Bekanntlich wurden die meisten „Ostarbeiter“ den deutschen Unternehmen, Rüstungsfabriken und Gutshöfen vom Reichssicherheitshauptamt beziehungweise von der SS „zugewiesen„; weshalb die deutschen Sklavenhalter und Sklavenhalterfirmen nach dem Kriege auch behauptet haben, sie seien vom Reich und der SS zur Einstellung von Ost- und Zwangsarbeitern „förmlich gezwungen“ worden, um die hochgesteckten Produktionsziele zu erreichen. Nie dagegen hat man hierzulande vernommen, daß verschleppte Russen wie auf dem antiken Sklavenmarkt, auf öffentlichen Plätzen und deutschen Marktflecken feilgeboten und von Privatpersonen gegen eine einmalige, lächerlich geringe Kaufsumme erworben wurden; wozu kein Staat und keine Behörde die Aufkäufer zwingen konnte.

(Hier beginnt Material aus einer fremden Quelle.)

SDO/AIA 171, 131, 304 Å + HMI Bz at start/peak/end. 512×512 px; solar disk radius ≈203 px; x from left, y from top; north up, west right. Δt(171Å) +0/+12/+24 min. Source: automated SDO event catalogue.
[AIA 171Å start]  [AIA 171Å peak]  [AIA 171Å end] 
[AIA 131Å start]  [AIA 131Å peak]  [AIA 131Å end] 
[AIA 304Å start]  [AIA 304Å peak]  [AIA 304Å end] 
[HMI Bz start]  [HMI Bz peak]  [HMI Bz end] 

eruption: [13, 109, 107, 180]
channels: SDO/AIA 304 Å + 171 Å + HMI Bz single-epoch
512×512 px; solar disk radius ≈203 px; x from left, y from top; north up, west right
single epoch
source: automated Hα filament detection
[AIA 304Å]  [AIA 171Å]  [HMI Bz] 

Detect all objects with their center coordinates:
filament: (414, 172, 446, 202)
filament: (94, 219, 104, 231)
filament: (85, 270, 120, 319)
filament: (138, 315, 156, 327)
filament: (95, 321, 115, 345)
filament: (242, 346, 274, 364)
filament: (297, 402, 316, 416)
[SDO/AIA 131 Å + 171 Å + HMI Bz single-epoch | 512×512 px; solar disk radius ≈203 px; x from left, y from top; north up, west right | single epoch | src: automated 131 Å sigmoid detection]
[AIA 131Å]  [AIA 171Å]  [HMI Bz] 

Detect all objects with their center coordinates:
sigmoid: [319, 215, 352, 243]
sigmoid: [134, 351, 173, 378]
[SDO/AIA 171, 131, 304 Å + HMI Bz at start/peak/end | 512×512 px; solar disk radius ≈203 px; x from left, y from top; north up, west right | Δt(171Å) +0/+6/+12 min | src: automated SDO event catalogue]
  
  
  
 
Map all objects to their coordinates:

Ende 1944 wurde das Dorf bei Simmern von den Amerikanern befreit. Doch erst im Oktober 1945 wurde Tichonow in seine Heimat zurückgeschickt. Viele seiner Kameraden sind nach ihrer „Repatriierung“ in der UdSSR erst einmal in die sogenannten „Filterlager“ geschickt worden, weil die stalinistische Bürokratie sie als potentielle Kollaboranten und Spione verdächtigte. Auch Tichonow bekam in seiner Heimat zu spüren, daß er Zwangsarbeiter im Deutschen Reich gewesen war. Noch als er sich in den fünfziger Jahren an einer sowjetischen Hochschule um einen Studienplatz für Journalistik bewarb, wurde er trotz guter Zeugnisse und bester Empfehlungen nicht zugelassen.